== What needs to be done ==
Copy the records below verbatim, starting at the line that contains "In the photo presented, what" and ending after the line that contains "4. the brass".

== Records provided ==
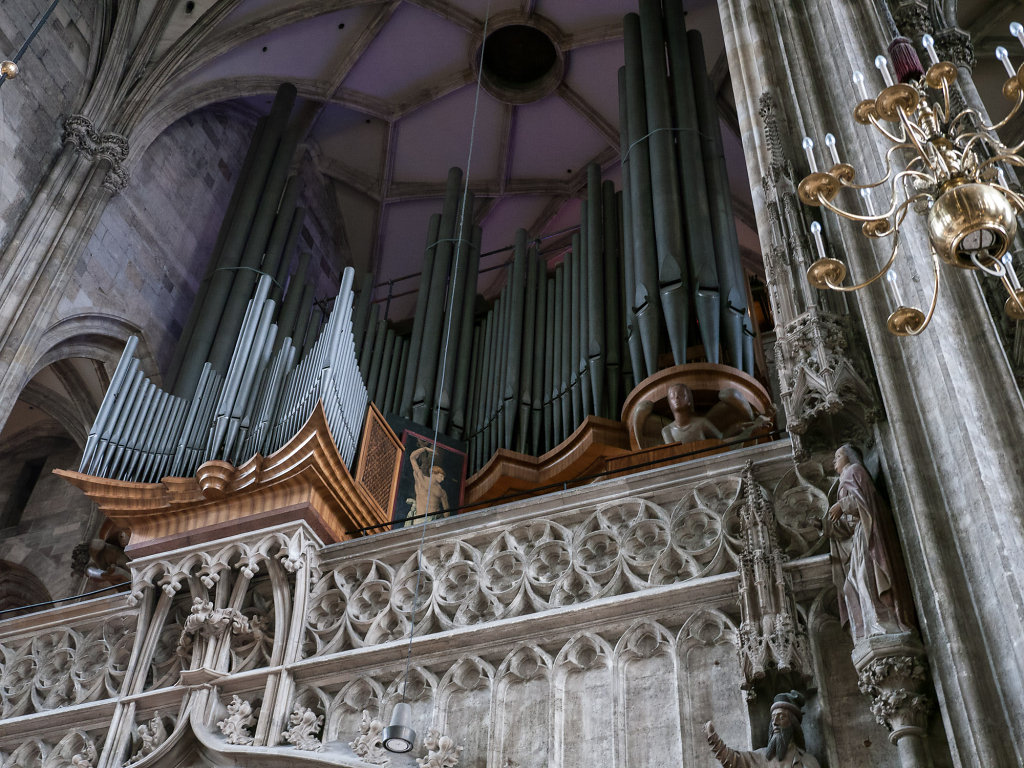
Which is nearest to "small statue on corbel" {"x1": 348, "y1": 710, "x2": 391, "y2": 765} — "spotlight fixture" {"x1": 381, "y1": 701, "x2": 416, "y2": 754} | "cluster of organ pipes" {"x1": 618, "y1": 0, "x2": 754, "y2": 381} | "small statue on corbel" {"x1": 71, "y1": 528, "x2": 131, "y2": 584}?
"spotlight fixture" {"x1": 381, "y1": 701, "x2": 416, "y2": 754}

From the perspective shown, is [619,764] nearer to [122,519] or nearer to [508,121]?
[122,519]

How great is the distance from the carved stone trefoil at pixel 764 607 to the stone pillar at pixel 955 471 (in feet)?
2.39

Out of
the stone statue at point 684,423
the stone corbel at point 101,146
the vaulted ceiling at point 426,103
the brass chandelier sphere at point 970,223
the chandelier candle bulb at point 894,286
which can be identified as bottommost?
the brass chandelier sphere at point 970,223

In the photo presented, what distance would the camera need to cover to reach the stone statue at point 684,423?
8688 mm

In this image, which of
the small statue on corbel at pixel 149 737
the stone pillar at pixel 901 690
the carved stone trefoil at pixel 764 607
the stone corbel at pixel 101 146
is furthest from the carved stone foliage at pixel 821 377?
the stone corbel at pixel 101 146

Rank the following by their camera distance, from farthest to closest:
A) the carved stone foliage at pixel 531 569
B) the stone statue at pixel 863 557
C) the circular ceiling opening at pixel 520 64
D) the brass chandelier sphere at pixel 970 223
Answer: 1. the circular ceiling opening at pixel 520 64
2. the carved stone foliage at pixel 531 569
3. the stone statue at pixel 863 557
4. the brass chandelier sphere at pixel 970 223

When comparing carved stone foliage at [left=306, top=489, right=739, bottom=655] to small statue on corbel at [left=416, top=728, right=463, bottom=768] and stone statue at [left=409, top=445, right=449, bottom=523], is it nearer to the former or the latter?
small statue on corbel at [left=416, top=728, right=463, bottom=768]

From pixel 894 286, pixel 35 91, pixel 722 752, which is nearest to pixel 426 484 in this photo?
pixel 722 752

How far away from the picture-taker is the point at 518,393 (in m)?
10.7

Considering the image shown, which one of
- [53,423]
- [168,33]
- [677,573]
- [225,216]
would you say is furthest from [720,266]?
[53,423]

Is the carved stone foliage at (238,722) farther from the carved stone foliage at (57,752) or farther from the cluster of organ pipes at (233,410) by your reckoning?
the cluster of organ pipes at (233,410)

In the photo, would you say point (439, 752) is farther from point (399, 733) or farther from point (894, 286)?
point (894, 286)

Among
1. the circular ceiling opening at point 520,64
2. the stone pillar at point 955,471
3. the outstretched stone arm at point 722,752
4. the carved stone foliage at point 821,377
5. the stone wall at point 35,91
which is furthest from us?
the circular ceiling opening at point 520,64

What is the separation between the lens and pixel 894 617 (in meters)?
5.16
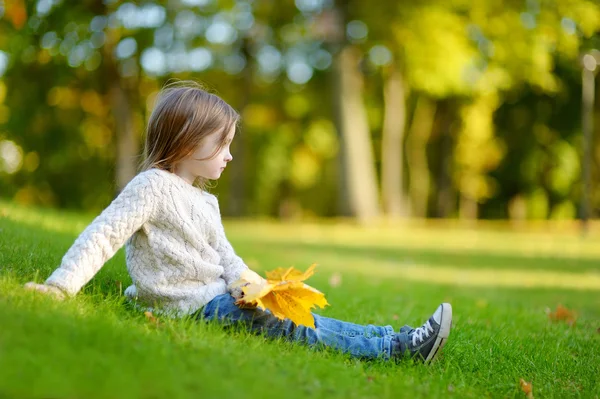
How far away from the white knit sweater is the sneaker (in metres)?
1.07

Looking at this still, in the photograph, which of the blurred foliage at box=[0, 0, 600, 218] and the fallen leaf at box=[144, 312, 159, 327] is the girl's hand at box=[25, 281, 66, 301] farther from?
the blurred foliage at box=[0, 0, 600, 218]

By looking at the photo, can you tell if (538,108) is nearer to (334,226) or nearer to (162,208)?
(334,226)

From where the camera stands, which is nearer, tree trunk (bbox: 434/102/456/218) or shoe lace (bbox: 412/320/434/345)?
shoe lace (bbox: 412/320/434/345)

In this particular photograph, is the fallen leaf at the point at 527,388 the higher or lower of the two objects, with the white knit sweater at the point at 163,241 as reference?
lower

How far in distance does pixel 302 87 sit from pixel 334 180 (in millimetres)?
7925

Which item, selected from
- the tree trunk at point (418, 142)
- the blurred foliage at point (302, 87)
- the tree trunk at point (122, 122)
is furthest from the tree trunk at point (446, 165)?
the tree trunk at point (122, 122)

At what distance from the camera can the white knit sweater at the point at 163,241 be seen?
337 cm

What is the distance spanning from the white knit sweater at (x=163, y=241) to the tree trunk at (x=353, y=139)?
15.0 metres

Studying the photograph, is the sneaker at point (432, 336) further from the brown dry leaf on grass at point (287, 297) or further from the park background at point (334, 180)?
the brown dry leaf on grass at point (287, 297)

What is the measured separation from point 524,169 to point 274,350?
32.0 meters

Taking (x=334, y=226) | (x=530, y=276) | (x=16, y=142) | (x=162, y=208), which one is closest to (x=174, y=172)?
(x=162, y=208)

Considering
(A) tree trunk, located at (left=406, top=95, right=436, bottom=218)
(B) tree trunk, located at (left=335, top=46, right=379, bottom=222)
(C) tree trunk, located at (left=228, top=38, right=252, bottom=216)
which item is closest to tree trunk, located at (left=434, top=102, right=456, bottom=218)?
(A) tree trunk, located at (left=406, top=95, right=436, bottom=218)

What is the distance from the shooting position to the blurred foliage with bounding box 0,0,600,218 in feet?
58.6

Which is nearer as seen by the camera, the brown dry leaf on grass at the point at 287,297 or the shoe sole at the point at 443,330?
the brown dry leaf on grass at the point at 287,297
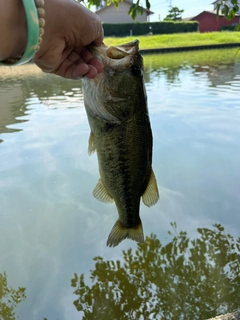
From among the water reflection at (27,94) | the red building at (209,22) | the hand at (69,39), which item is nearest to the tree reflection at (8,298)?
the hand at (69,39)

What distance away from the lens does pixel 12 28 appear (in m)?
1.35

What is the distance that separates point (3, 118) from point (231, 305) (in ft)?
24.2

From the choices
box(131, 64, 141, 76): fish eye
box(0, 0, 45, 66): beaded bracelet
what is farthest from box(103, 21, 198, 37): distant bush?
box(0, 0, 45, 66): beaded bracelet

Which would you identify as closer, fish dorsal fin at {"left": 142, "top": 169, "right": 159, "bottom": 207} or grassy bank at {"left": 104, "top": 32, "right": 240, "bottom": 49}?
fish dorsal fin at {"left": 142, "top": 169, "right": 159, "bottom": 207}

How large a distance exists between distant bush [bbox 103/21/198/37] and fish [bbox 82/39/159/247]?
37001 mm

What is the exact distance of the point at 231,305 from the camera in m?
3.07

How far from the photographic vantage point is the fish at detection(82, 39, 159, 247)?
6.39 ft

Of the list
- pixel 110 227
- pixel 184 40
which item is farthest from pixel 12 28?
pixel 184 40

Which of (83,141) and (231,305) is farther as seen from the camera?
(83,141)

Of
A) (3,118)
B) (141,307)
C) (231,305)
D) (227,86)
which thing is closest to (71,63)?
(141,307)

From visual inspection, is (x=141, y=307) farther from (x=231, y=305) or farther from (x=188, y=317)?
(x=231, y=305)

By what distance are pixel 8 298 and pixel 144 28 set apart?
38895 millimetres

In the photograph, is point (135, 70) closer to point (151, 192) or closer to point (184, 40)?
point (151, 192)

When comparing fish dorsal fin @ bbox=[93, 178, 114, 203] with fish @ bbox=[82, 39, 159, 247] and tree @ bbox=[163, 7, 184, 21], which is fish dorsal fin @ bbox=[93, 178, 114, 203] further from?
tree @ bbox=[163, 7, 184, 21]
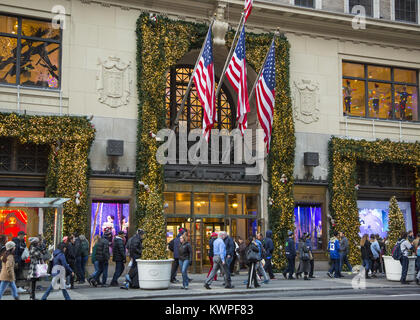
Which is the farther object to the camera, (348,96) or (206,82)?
==
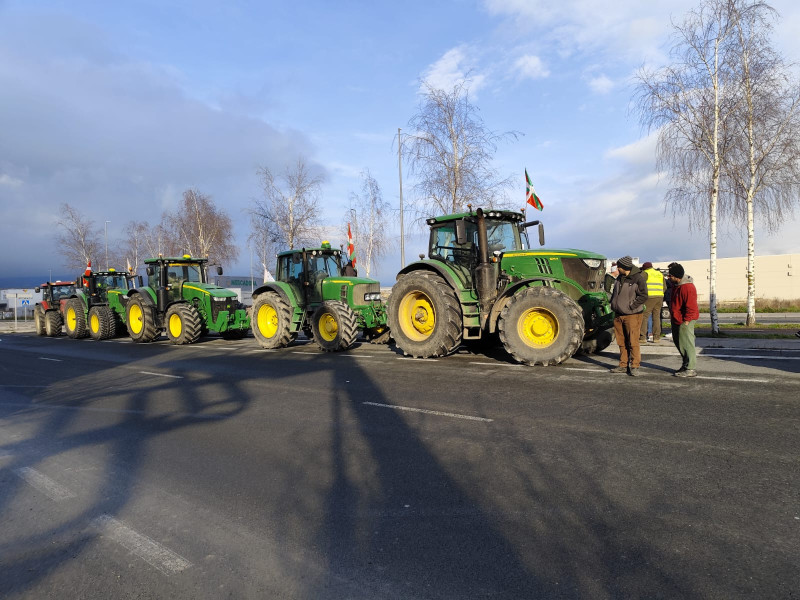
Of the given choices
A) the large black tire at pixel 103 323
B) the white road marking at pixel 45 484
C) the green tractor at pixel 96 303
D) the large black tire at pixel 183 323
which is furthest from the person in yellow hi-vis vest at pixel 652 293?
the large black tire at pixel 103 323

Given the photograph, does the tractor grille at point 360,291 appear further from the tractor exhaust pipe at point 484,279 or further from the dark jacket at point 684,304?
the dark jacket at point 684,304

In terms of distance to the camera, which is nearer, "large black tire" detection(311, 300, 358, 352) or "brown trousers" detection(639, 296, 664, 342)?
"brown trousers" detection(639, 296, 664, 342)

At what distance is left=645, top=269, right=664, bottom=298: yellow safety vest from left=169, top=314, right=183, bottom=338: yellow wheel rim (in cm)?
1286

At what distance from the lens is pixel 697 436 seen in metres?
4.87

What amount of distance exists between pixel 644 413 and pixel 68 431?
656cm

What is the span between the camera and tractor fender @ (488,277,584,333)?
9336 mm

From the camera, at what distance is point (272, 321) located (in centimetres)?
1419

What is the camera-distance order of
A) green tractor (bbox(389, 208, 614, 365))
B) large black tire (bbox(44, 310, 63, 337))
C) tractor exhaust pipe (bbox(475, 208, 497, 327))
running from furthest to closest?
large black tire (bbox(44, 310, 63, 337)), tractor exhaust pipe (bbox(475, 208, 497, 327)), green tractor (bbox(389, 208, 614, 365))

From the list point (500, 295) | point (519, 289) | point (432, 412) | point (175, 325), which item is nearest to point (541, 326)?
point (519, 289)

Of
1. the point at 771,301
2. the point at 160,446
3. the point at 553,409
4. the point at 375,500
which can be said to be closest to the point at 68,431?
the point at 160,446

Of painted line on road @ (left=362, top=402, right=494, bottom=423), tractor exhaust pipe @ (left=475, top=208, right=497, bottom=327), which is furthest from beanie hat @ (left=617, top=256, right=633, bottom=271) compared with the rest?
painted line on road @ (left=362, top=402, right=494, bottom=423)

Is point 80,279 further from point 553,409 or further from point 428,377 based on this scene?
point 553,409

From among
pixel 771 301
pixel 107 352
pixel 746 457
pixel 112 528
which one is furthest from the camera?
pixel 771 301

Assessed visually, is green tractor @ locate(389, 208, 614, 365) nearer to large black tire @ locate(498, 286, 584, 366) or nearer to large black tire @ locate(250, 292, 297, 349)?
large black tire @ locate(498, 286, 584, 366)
* * *
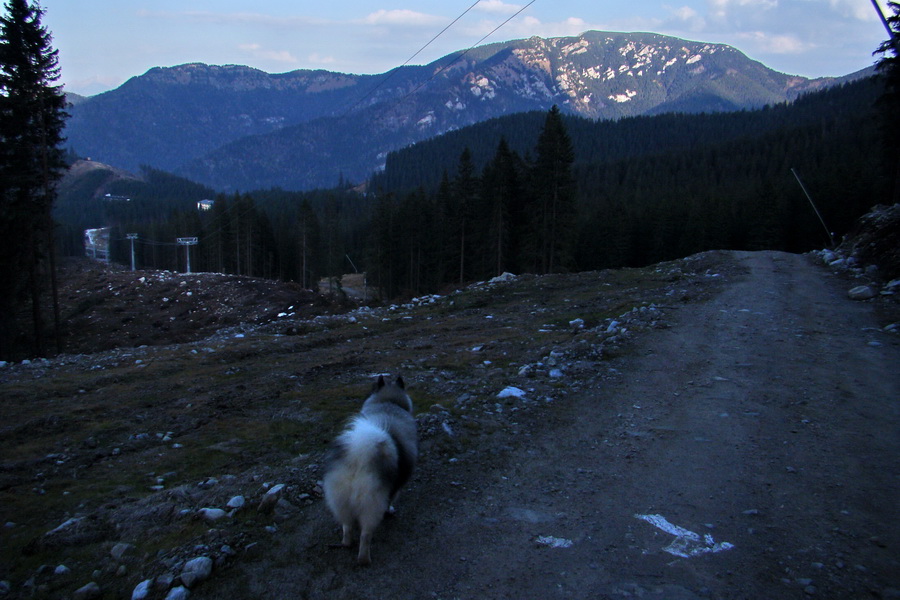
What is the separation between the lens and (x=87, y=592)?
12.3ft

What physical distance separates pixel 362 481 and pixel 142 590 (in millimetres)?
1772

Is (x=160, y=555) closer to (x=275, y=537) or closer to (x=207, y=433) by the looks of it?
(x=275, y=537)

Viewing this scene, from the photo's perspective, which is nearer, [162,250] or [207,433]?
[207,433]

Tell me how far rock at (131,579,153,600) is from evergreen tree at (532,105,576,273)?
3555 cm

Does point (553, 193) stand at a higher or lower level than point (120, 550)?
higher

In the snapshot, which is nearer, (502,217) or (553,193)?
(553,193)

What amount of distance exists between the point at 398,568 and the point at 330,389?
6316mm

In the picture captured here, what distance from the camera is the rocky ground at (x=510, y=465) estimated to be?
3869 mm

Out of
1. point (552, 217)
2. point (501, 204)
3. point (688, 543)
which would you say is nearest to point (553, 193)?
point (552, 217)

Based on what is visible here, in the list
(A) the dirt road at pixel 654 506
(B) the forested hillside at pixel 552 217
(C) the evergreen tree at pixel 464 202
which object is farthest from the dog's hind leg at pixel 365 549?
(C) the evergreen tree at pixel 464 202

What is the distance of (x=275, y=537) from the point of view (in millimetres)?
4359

== Solution to the problem ==
In the photo presented, what distance would the camera need to cover to reach the stone statue at point 684,423?
8688 mm

In this image, which of
the small statue on corbel at pixel 149 737
the stone pillar at pixel 901 690
the carved stone trefoil at pixel 764 607
the stone corbel at pixel 101 146
is furthest from the carved stone foliage at pixel 821 377?
the stone corbel at pixel 101 146

Rank the following by their camera distance, from farthest to closest:
A) the carved stone foliage at pixel 531 569
B) the stone statue at pixel 863 557
C) the circular ceiling opening at pixel 520 64
D) the brass chandelier sphere at pixel 970 223
Answer: 1. the circular ceiling opening at pixel 520 64
2. the carved stone foliage at pixel 531 569
3. the stone statue at pixel 863 557
4. the brass chandelier sphere at pixel 970 223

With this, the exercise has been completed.